A society of endless choices

The central goal of the Finnish welfare state has been to increase the resources available to its citizens, their opportunities and freedom. The goal has been achieved to a significant extent: Finns now have more of all these things than ever before.

The increase in opportunities and options has created a new situation, one aspect of which is that people are now forced to make choices. Everyday living is more dynamic and complicated than hitherto and succeeding at it requires a whole new set of skills. People who find it easy to adjust to this change may achieve an extremely high level of well-being, while it may create life-management problems for others, even to the extent where it threatens their personal well-being. These problems can also generate new kinds of social problems.

“Decisions people make regarding their own well-being are often short-sighted in today’s ethos of instant gratification. While short-sighted decisions may momentarily improve an individual’s well-being, they are inevitably counterproductive in the long run. Short-sightedness in relation to personal well-being may also cause social problems, if such an approach becomes sufficiently widespread. Society has, however, little power over people’s everyday choices. This will probably place an emphasis on the importance of people’s taking personal responsibility for their own well-being,” Hämäläinen says.

A vision of an affluent and competitive Finland

The transition that is currently taking place in society must be given a direction. For Finnish society to remain successful in future, it has to lie on a solid economic, social and ecological foundation. Creating such a society requires a common vision that encourages and inspires the various actors in society to reinvent themselves while supporting each other.

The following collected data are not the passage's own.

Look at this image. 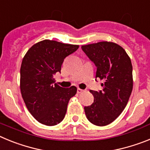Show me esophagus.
Returning a JSON list of instances; mask_svg holds the SVG:
<instances>
[{
	"instance_id": "34e87169",
	"label": "esophagus",
	"mask_w": 150,
	"mask_h": 150,
	"mask_svg": "<svg viewBox=\"0 0 150 150\" xmlns=\"http://www.w3.org/2000/svg\"><path fill=\"white\" fill-rule=\"evenodd\" d=\"M85 91V90L81 89V88H77V93H82V92H83V91Z\"/></svg>"
}]
</instances>
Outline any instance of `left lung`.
Instances as JSON below:
<instances>
[{
  "mask_svg": "<svg viewBox=\"0 0 150 150\" xmlns=\"http://www.w3.org/2000/svg\"><path fill=\"white\" fill-rule=\"evenodd\" d=\"M82 50L97 67L96 76L103 79V90L90 91L91 105L85 107L88 121L98 126L110 124L126 107L133 88L132 64L124 49L112 42L82 46Z\"/></svg>",
  "mask_w": 150,
  "mask_h": 150,
  "instance_id": "1",
  "label": "left lung"
}]
</instances>
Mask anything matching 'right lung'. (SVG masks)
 Listing matches in <instances>:
<instances>
[{"mask_svg": "<svg viewBox=\"0 0 150 150\" xmlns=\"http://www.w3.org/2000/svg\"><path fill=\"white\" fill-rule=\"evenodd\" d=\"M79 48L77 45L44 40L27 52L20 69V89L28 110L39 122L52 126L65 116L69 100L76 87L63 88L53 76L61 73L64 59Z\"/></svg>", "mask_w": 150, "mask_h": 150, "instance_id": "right-lung-1", "label": "right lung"}]
</instances>
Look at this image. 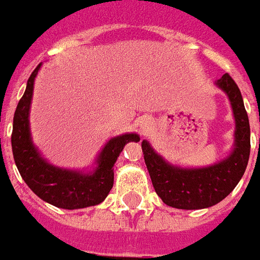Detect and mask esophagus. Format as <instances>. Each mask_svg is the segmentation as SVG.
Listing matches in <instances>:
<instances>
[{"mask_svg": "<svg viewBox=\"0 0 260 260\" xmlns=\"http://www.w3.org/2000/svg\"><path fill=\"white\" fill-rule=\"evenodd\" d=\"M138 125H139V129L142 131V134H146V132L150 129V125H152V122H150V119H149V118L145 117L139 119Z\"/></svg>", "mask_w": 260, "mask_h": 260, "instance_id": "obj_1", "label": "esophagus"}]
</instances>
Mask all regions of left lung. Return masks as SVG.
<instances>
[{
	"label": "left lung",
	"mask_w": 260,
	"mask_h": 260,
	"mask_svg": "<svg viewBox=\"0 0 260 260\" xmlns=\"http://www.w3.org/2000/svg\"><path fill=\"white\" fill-rule=\"evenodd\" d=\"M226 94L235 119L234 145L224 159L203 168H183L168 161L143 139L142 152L156 194L179 210H201L218 204L244 176L250 153V128L244 100L235 81L224 74L214 83Z\"/></svg>",
	"instance_id": "1"
}]
</instances>
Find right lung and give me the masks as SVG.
I'll return each mask as SVG.
<instances>
[{
	"label": "right lung",
	"instance_id": "right-lung-1",
	"mask_svg": "<svg viewBox=\"0 0 260 260\" xmlns=\"http://www.w3.org/2000/svg\"><path fill=\"white\" fill-rule=\"evenodd\" d=\"M42 63L34 70L26 83V90L19 100L12 125L14 160L25 183L34 193L49 204L64 210H79L103 203L114 186V165L128 142H139L135 132L111 138L95 157L90 170H76L54 166L36 148L30 135L29 112L34 86Z\"/></svg>",
	"mask_w": 260,
	"mask_h": 260
}]
</instances>
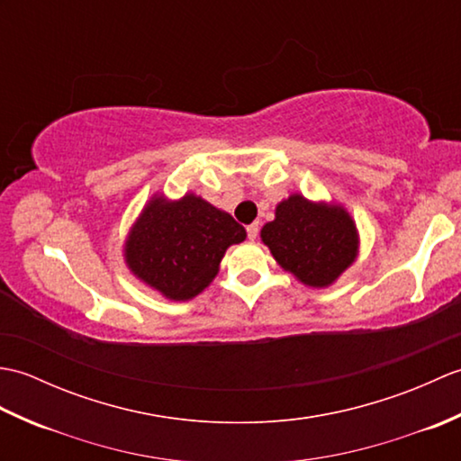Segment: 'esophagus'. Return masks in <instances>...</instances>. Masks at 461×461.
Instances as JSON below:
<instances>
[{
	"label": "esophagus",
	"instance_id": "34e87169",
	"mask_svg": "<svg viewBox=\"0 0 461 461\" xmlns=\"http://www.w3.org/2000/svg\"><path fill=\"white\" fill-rule=\"evenodd\" d=\"M258 236H259V223L253 221V223L248 225V238L253 241Z\"/></svg>",
	"mask_w": 461,
	"mask_h": 461
}]
</instances>
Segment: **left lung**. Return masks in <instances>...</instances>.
Returning <instances> with one entry per match:
<instances>
[{
	"label": "left lung",
	"mask_w": 461,
	"mask_h": 461,
	"mask_svg": "<svg viewBox=\"0 0 461 461\" xmlns=\"http://www.w3.org/2000/svg\"><path fill=\"white\" fill-rule=\"evenodd\" d=\"M261 241L277 266L312 289H327L358 258L360 233L345 205L291 194L276 205Z\"/></svg>",
	"instance_id": "left-lung-1"
}]
</instances>
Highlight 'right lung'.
I'll return each mask as SVG.
<instances>
[{"instance_id": "1", "label": "right lung", "mask_w": 461, "mask_h": 461, "mask_svg": "<svg viewBox=\"0 0 461 461\" xmlns=\"http://www.w3.org/2000/svg\"><path fill=\"white\" fill-rule=\"evenodd\" d=\"M248 238L228 212L194 192L170 200L152 194L126 233L122 258L132 276L168 301H190L210 287L230 246Z\"/></svg>"}]
</instances>
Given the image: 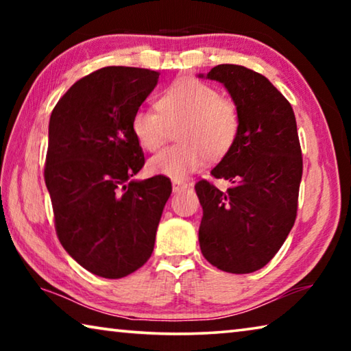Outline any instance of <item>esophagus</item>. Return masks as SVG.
Here are the masks:
<instances>
[{"instance_id": "esophagus-1", "label": "esophagus", "mask_w": 351, "mask_h": 351, "mask_svg": "<svg viewBox=\"0 0 351 351\" xmlns=\"http://www.w3.org/2000/svg\"><path fill=\"white\" fill-rule=\"evenodd\" d=\"M189 187L187 182L184 181H173V192L178 193V192H182V190H186Z\"/></svg>"}]
</instances>
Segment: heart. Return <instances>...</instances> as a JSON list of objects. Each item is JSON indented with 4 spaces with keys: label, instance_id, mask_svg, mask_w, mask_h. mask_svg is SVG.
I'll return each mask as SVG.
<instances>
[{
    "label": "heart",
    "instance_id": "1",
    "mask_svg": "<svg viewBox=\"0 0 351 351\" xmlns=\"http://www.w3.org/2000/svg\"><path fill=\"white\" fill-rule=\"evenodd\" d=\"M158 111L141 108L132 117V132L147 152H156L178 128L180 144L148 161L153 175L182 181L203 167L206 159L221 161L232 150L241 130L240 110L215 86L193 77H181L156 100Z\"/></svg>",
    "mask_w": 351,
    "mask_h": 351
}]
</instances>
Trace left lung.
Masks as SVG:
<instances>
[{"mask_svg": "<svg viewBox=\"0 0 351 351\" xmlns=\"http://www.w3.org/2000/svg\"><path fill=\"white\" fill-rule=\"evenodd\" d=\"M207 79L229 91L241 130L210 171L232 186L221 192L206 180L195 184L203 206L199 247L218 269L249 274L274 257L295 221L304 170L295 116L283 94L252 69L218 64Z\"/></svg>", "mask_w": 351, "mask_h": 351, "instance_id": "left-lung-1", "label": "left lung"}]
</instances>
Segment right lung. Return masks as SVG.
<instances>
[{
	"label": "right lung",
	"mask_w": 351,
	"mask_h": 351,
	"mask_svg": "<svg viewBox=\"0 0 351 351\" xmlns=\"http://www.w3.org/2000/svg\"><path fill=\"white\" fill-rule=\"evenodd\" d=\"M159 73L106 66L77 80L49 119L45 182L56 232L77 263L122 278L147 263L171 193L167 176L132 178L145 158L132 117Z\"/></svg>",
	"instance_id": "obj_1"
}]
</instances>
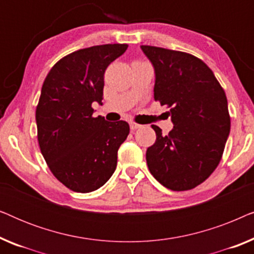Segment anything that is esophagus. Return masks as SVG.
I'll use <instances>...</instances> for the list:
<instances>
[{
	"instance_id": "esophagus-1",
	"label": "esophagus",
	"mask_w": 254,
	"mask_h": 254,
	"mask_svg": "<svg viewBox=\"0 0 254 254\" xmlns=\"http://www.w3.org/2000/svg\"><path fill=\"white\" fill-rule=\"evenodd\" d=\"M129 127H130L131 130H135V129H137V128H140L141 125L134 123V121H130V123H129Z\"/></svg>"
}]
</instances>
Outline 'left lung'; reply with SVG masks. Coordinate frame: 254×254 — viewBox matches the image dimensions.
Listing matches in <instances>:
<instances>
[{"mask_svg":"<svg viewBox=\"0 0 254 254\" xmlns=\"http://www.w3.org/2000/svg\"><path fill=\"white\" fill-rule=\"evenodd\" d=\"M141 50L155 69L154 98L170 107L175 125L168 135L151 126L156 141L145 154L149 171L166 189L192 190L223 155L230 133L227 96L211 69L194 55L145 45Z\"/></svg>","mask_w":254,"mask_h":254,"instance_id":"1","label":"left lung"}]
</instances>
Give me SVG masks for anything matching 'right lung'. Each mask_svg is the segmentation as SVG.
<instances>
[{"label": "right lung", "mask_w": 254, "mask_h": 254, "mask_svg": "<svg viewBox=\"0 0 254 254\" xmlns=\"http://www.w3.org/2000/svg\"><path fill=\"white\" fill-rule=\"evenodd\" d=\"M127 44H107L68 54L45 78L36 110L38 142L48 168L74 192L98 190L117 168L118 150L129 134L126 121L93 118L102 104L104 74Z\"/></svg>", "instance_id": "obj_1"}]
</instances>
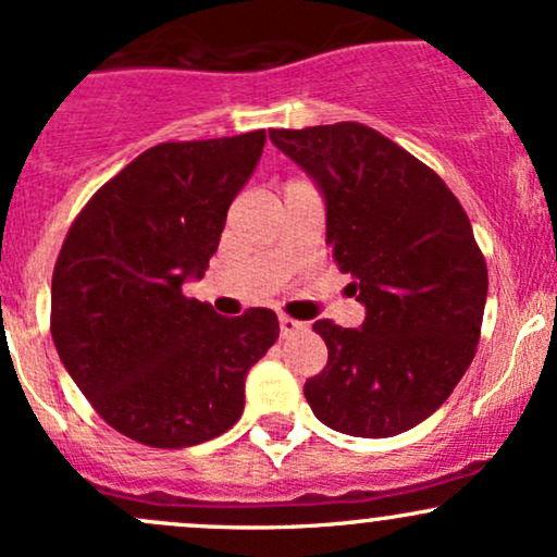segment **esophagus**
I'll list each match as a JSON object with an SVG mask.
<instances>
[{"label": "esophagus", "mask_w": 557, "mask_h": 557, "mask_svg": "<svg viewBox=\"0 0 557 557\" xmlns=\"http://www.w3.org/2000/svg\"><path fill=\"white\" fill-rule=\"evenodd\" d=\"M304 330H307V325H304V322L293 320V317L280 314V335H283V338H290V335L304 333Z\"/></svg>", "instance_id": "esophagus-1"}]
</instances>
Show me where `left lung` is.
Masks as SVG:
<instances>
[{"label":"left lung","mask_w":557,"mask_h":557,"mask_svg":"<svg viewBox=\"0 0 557 557\" xmlns=\"http://www.w3.org/2000/svg\"><path fill=\"white\" fill-rule=\"evenodd\" d=\"M269 139L320 189L325 240L364 307L359 327L314 322L327 364L304 396L338 433H405L473 362L488 288L473 227L442 176L370 126L272 129Z\"/></svg>","instance_id":"obj_1"}]
</instances>
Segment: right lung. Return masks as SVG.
<instances>
[{"label": "right lung", "mask_w": 557, "mask_h": 557, "mask_svg": "<svg viewBox=\"0 0 557 557\" xmlns=\"http://www.w3.org/2000/svg\"><path fill=\"white\" fill-rule=\"evenodd\" d=\"M267 132L163 143L102 185L52 274V341L89 405L139 444L182 449L240 420L277 314L222 317L182 293L216 253Z\"/></svg>", "instance_id": "1"}]
</instances>
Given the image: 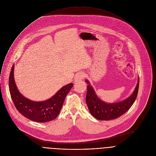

“In this vision, people’s experience of well-being in everyday life is made the single most important goal for social development. Economic competitiveness and the welfare state are restored to their role as instruments taking us towards this goal. Unsurpassable competence and infrastructure in creating well-being would offer companies operating in Finland a favourable operating environment for developing new products and services. This would give innovations developed in Finland superior added value on the international market. A Finland such as this would attract skilled foreign actors and investors,” Hämäläinen concludes.

Further information

Timo Hämäläinen
Research Director, Sitra
Tel. +358 50 502 4900

Publication details

Kohti hyvinvoivaa ja kilpailukykyistä yhteiskuntaa – Kansallisen ennakointiverkoston näkemyksiä Suomen tulevaisuudesta (Towards a competitive welfare society – views of the National Foresight Network on Finland’s future)
Timo Hämäläinen
ISBN 951-563-530-6 (bound)
ISBN 951-563-531-4 (URL:
Sitra, Helsinki 2006

You can order the report from Sitra, tel. +358 (9) 618 991, e-mail: The report (pdf, in Finnish) »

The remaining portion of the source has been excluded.